FoleyBench is a large-scale benchmark specifically designed for the evaluation of video-to-audio (V2A) generation models in Foley-style scenarios, i.e., modeling sound effects causally and temporally synchronized with visible, non-speech, non-music events in video. The dataset and its protocols address longstanding deficiencies in existing V2A benchmarks, which are dominated by speech/music and frequently lack clear audio-visual correspondence relevant to post-production, AR/VR, and sound design applications involving visible Foley effects (Dixit et al., 17 Nov 2025).

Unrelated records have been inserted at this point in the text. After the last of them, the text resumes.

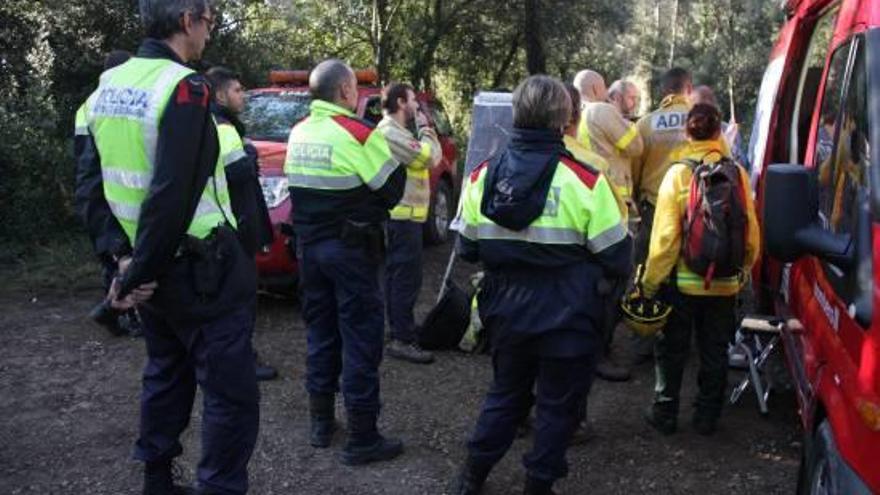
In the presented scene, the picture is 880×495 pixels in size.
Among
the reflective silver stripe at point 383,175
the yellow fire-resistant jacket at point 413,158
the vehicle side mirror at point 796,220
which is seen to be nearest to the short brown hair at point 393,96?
the yellow fire-resistant jacket at point 413,158

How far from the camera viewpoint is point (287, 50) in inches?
639

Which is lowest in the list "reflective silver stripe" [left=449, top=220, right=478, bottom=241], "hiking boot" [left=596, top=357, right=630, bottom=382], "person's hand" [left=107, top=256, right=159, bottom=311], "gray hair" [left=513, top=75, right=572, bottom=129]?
"hiking boot" [left=596, top=357, right=630, bottom=382]

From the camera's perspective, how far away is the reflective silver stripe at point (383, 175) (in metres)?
4.41

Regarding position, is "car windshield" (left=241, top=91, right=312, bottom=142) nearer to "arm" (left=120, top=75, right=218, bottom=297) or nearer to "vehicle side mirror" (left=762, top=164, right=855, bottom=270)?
"arm" (left=120, top=75, right=218, bottom=297)

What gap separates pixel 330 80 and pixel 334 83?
1.0 inches

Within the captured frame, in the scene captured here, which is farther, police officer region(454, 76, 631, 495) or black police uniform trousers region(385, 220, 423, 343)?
black police uniform trousers region(385, 220, 423, 343)

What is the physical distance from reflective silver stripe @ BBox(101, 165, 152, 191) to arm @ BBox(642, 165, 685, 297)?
2.57 m

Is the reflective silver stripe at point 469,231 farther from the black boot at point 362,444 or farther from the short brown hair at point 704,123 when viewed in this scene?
the short brown hair at point 704,123

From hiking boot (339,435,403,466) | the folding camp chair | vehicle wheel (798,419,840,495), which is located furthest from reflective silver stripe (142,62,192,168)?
the folding camp chair

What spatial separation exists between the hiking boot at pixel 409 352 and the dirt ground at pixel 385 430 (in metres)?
0.07

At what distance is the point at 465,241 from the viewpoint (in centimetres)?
386

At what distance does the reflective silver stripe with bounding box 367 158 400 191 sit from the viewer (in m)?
4.41

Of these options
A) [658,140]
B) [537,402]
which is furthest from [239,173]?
[658,140]

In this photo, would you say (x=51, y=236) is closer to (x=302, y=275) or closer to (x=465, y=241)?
(x=302, y=275)
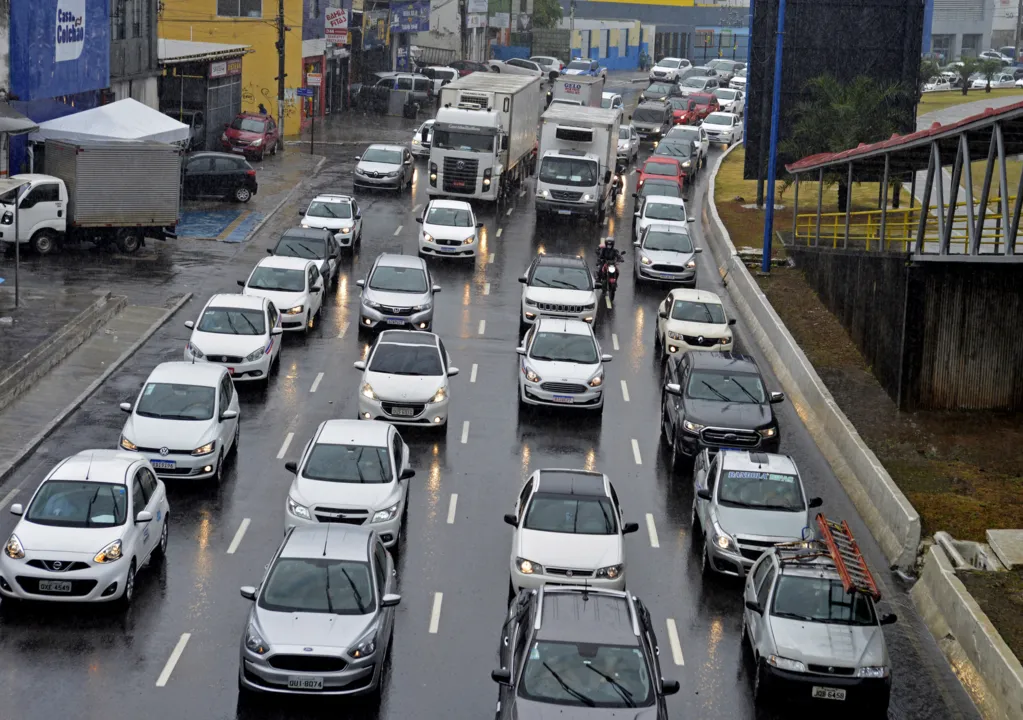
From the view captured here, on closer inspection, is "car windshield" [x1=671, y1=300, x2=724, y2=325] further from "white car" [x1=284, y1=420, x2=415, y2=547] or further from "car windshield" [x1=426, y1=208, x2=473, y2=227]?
"white car" [x1=284, y1=420, x2=415, y2=547]

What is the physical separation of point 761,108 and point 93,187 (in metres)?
28.2

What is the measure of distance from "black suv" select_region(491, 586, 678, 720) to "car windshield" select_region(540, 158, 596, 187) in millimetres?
32380

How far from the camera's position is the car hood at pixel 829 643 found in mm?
16375

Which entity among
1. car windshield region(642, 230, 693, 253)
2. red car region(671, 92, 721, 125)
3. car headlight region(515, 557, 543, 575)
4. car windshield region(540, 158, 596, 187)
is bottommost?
car headlight region(515, 557, 543, 575)

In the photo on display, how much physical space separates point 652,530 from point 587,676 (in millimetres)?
8053

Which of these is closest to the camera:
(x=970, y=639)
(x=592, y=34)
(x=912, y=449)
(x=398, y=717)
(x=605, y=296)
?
(x=398, y=717)

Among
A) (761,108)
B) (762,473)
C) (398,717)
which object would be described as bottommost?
(398,717)

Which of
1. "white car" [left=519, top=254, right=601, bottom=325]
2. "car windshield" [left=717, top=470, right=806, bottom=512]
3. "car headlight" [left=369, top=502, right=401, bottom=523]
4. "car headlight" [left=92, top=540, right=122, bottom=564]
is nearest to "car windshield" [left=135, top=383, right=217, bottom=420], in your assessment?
"car headlight" [left=369, top=502, right=401, bottom=523]

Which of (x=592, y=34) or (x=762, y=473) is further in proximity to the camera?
(x=592, y=34)

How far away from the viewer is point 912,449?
25906 mm

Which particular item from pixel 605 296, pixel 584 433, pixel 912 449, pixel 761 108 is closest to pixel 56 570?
pixel 584 433

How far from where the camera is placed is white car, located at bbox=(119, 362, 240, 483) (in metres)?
22.7

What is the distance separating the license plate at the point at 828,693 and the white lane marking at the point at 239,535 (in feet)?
27.7

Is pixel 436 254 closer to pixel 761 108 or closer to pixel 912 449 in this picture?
pixel 912 449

1. Construction and Design of the FoleyBench Dataset

FoleyBench leverages a multi-stage, automated pipeline to create a dataset containing 5,000 (video, ground-truth audio, text caption) triplets, each 8–10 seconds in length, along with an extended long-form set ("FoleyBench-Long") of 650 videos each 30 seconds in length.

• Data collection uses Creative-Commons licensed videos sourced from YouTube (FineVideo, LVBench) and Vimeo (V3C1).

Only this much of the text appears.